Brano da leggere >>
#####
“Frontiere della scuola”
2024 /1
In molte imprese ci vuole coraggio: forza interiore nel
vincere la paura – specie quando è giustificata oggettivamente – e nell’attuare
sino in fondo i propri propositi. Quando il coraggio si esercita non più
nell’ambito del noto, dello sperimentato, ma dell’ignoto, dell’inedito, si
colora di venature particolari: diventa audacia. Si tratta di una
qualità positiva, di una virtù? Di per sé è preferibile alla vigliaccheria,
all’accontentarsi timoroso di chi rimane rintanato nella propria cuccia e si
abbarbica alla banalità del conformismo e del tradizionalismo. Ma, come ogni
virtù, l’audacia non è un valore assoluto. Dipende infatti dal lasciapassare
della prudenza, della saggezza, del saper vivere.
#####
Dati grezzi >>

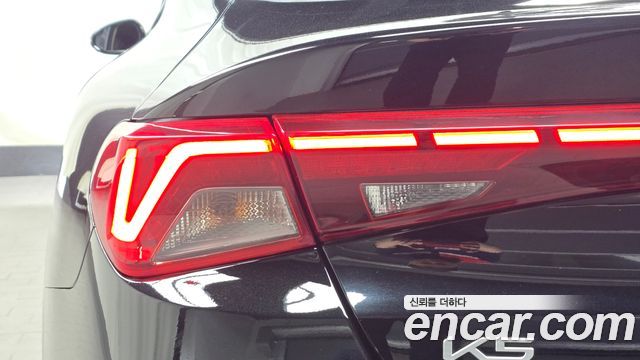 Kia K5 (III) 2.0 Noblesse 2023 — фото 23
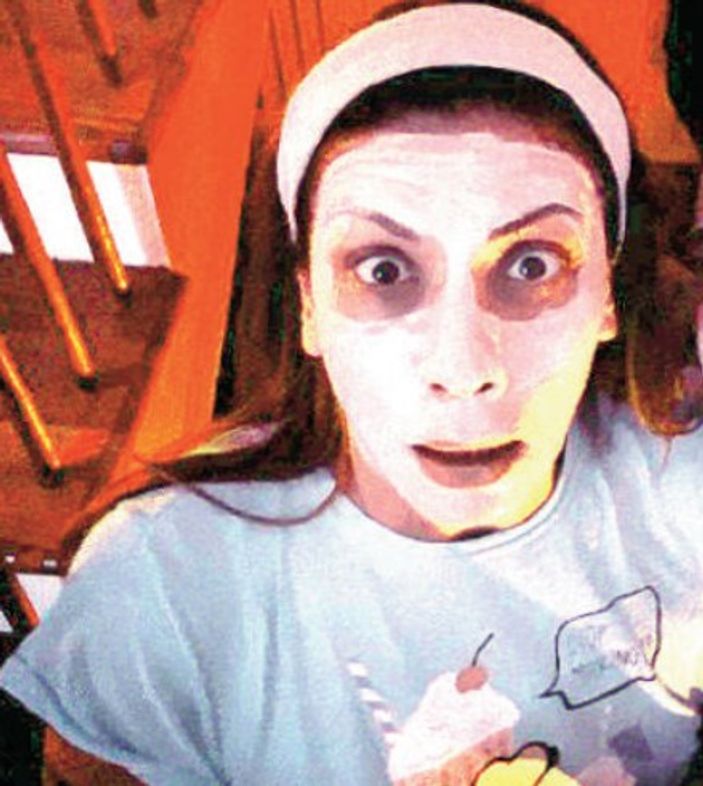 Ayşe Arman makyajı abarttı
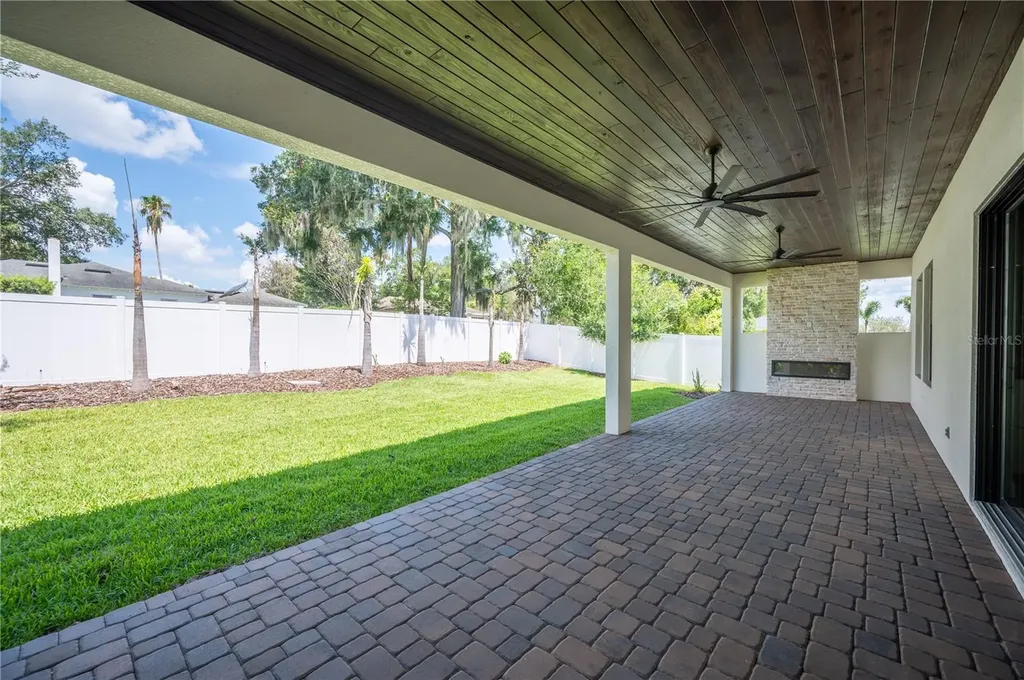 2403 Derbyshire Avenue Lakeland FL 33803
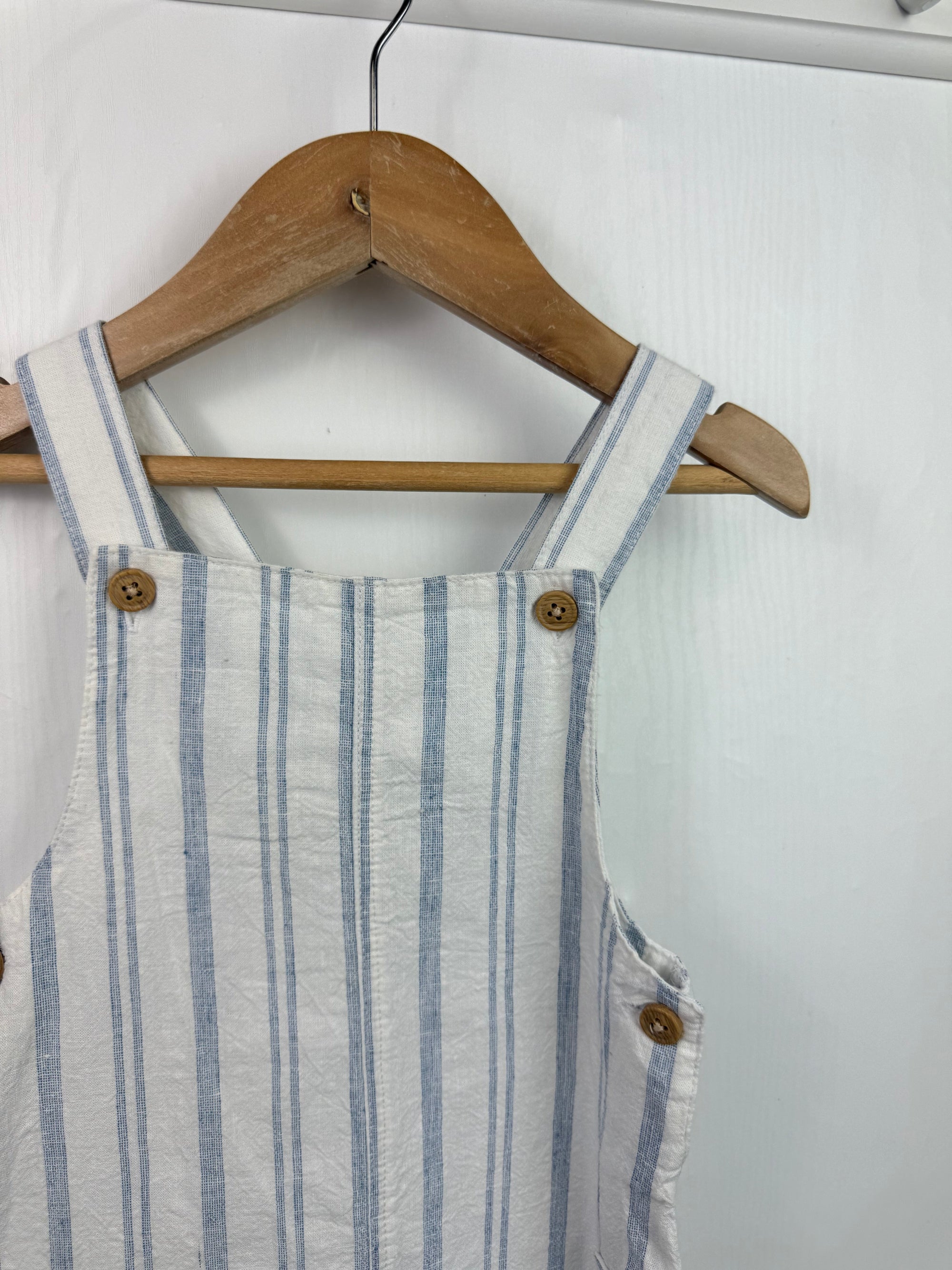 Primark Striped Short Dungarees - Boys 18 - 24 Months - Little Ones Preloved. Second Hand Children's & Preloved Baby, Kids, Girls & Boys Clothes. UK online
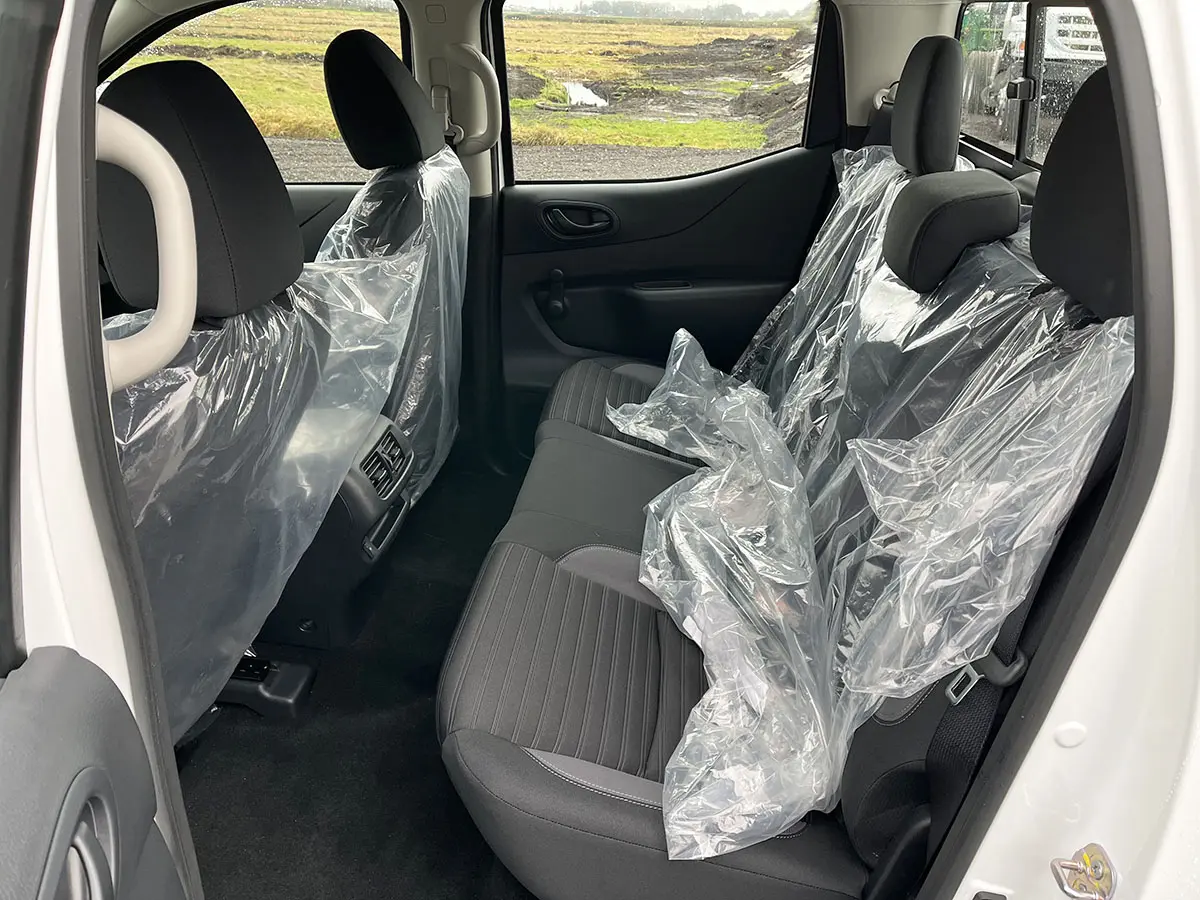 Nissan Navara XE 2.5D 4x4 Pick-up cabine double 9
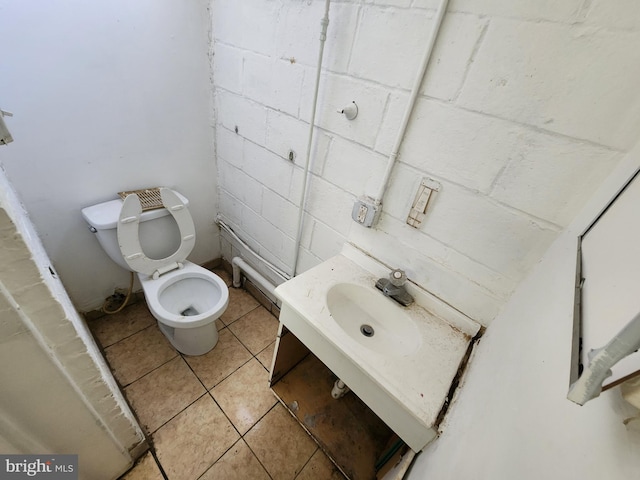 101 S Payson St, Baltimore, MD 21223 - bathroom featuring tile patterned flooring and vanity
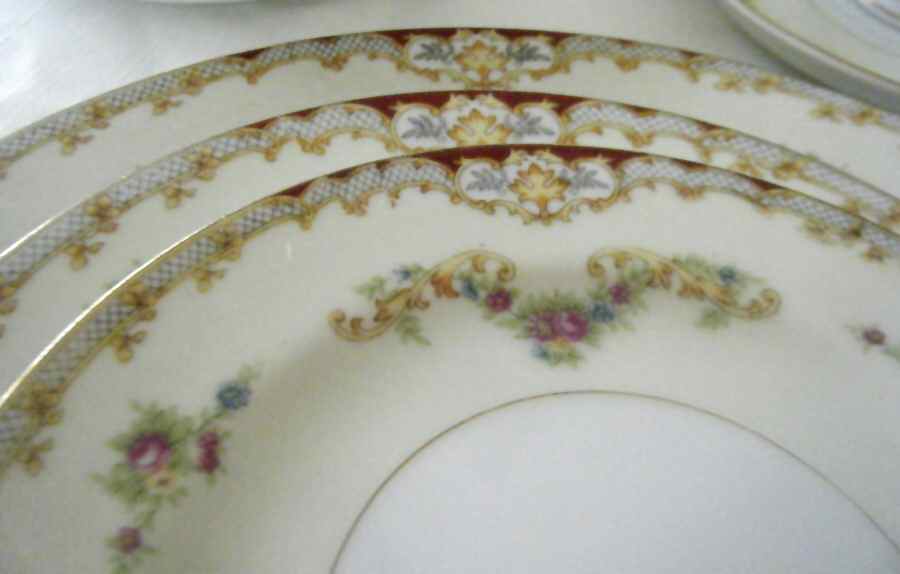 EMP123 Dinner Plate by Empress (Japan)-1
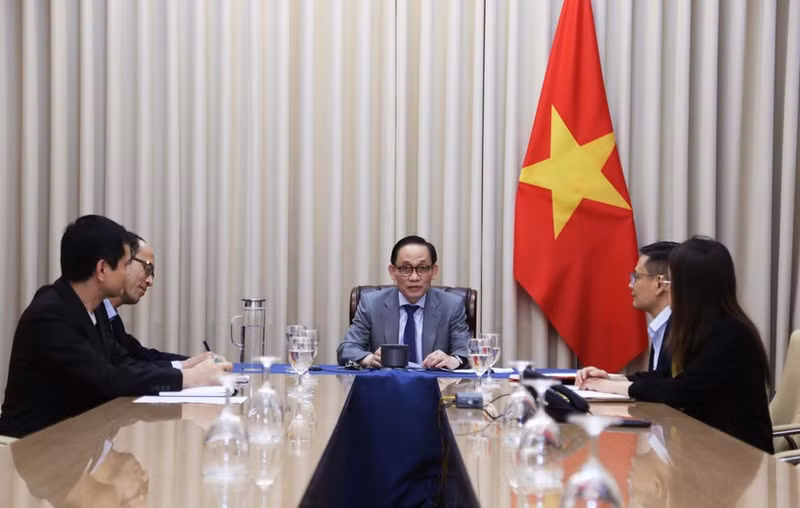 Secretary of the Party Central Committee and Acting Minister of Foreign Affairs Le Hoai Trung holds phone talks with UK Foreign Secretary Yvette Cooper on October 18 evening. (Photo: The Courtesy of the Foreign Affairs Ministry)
#####
Domande di studio >>
**1)** Nel brano sul coraggio e sull'audacia, che cosa diventa il coraggio quando si esercita nell'ambito dell'ignoto e dell'inedito?
**2)** Secondo il brano sul coraggio e sull'audacia, perché l'audacia non è un valore assoluto? Lo spieghi in una o due frasi.

Risposte per punto >>
**1)** Diventa audacia.

**2)** Come ogni virtù, l'audacia non è un valore assoluto perché dipende dal lasciapassare della prudenza, della saggezza e del saper vivere.